Mohr experienced this contraction at the 90K SF Wisconsin call center he owns. When he purchased the single-story office property five years ago, mobile telephone provider U.S. Cellular had five years left on its lease for the entire building. Mohr said that at the time it seemed a reasonable bet: Major call center users usually renewed their space. Instead, U.S. Cellular moved out last year.

“Nobody likes talking about their projects that didn’t go great. We bought it at a 10-cap. I thought it was a great return,” he said. “We thought they would stay in half of it, but they ended up moving out.”

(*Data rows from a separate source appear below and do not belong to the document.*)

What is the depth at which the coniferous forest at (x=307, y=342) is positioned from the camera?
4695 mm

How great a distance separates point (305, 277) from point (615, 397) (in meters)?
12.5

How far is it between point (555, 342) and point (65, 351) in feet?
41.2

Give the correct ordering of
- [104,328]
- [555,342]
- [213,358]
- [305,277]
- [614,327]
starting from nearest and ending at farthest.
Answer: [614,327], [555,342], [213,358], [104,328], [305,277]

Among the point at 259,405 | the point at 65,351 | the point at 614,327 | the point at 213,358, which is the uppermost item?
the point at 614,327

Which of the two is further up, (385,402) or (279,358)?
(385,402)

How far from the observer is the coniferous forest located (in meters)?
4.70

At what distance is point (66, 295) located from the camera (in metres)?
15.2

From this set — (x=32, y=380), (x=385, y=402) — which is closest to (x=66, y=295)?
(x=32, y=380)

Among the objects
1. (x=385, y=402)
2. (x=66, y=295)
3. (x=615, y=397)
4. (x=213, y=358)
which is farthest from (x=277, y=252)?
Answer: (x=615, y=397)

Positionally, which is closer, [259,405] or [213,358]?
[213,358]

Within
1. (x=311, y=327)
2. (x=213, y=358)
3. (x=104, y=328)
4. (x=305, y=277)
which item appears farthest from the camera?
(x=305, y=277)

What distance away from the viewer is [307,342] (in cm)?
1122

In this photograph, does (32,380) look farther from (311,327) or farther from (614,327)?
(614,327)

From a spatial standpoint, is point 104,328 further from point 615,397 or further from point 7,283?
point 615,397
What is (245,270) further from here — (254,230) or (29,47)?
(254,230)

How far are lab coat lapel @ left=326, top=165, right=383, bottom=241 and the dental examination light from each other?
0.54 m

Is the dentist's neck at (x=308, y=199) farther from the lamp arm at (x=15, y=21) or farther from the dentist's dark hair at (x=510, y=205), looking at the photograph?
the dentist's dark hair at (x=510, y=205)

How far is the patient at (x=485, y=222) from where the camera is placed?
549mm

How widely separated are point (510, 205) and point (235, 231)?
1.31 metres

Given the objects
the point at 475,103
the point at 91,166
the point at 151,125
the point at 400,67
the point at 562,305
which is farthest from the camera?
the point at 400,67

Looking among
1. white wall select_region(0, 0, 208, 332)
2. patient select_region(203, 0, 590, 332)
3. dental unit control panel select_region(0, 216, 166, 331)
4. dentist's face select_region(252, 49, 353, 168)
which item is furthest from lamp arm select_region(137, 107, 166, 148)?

The loss of the tenant forced Mohr to convert the building into a flex industrial building, and Mohr has since re-leased half of it, he said. Many landlords are in the same position, having to find other uses for their buildings or simply tear them down to start from scratch. 

“Is it a complete demo and rebuild with a completely different asset class? I’m sure a lot of folks are looking at their lease roll and thinking it through at the moment,” DiPietro said. 

Reandeau, who also is the chief financial officer of call center operator Focus Telecommunications, was an early adopter of the remote work movement, with his 50-person firm going fully remote in 2005. 

The move enabled Focus to reduce its office from 8,500 SF in a commercial building in suburban Maryland to 800 SF in his personal house, with his call center staff handling inbound customer calls for clients like Lincoln Property Co., CBRE and Barken Management Co. from their respective houses as well. 

“I think a lot of the owners have discovered, especially the small business owners, they’re getting better profits and maintaining the same quality with hybrid,” he said. “I don’t think they’ll ever pull everybody back into the office.”

Petra Seals, a senior director with call center consulting firm Northridge Group, said the advent of artificial intelligence tools like ChatGPT will further reduce the need for brick-and-mortar space from call centers.

Automation and self-service have already reduced the need for human interaction with customers for many companies, but they still need human workers to handle more complex and time-consuming situations. But those humans will all be more likely to work from home, she said.

“I only see that footprint … going back down over the next 10 years,” Seals said.

While many U.S. call center jobs have already been outsourced to other countries with cheaper labor, similar shifts are happening there as well, said Vipin Singh, founder of the call center consulting and software firm Vouch Consulting. 

One client of his, a call center operator called VCosmos, at first looked to move employees out of its more expensive New Delhi office and into secondary cities. But the pandemic showed executives that employees were just as effective working from home.

“If someone can do it in Nashville, Tennessee, why can’t they do it in the Philippines?” Singh said. “As long as they have good internet connection and are able to communicate, why do they need to come [into an office]?”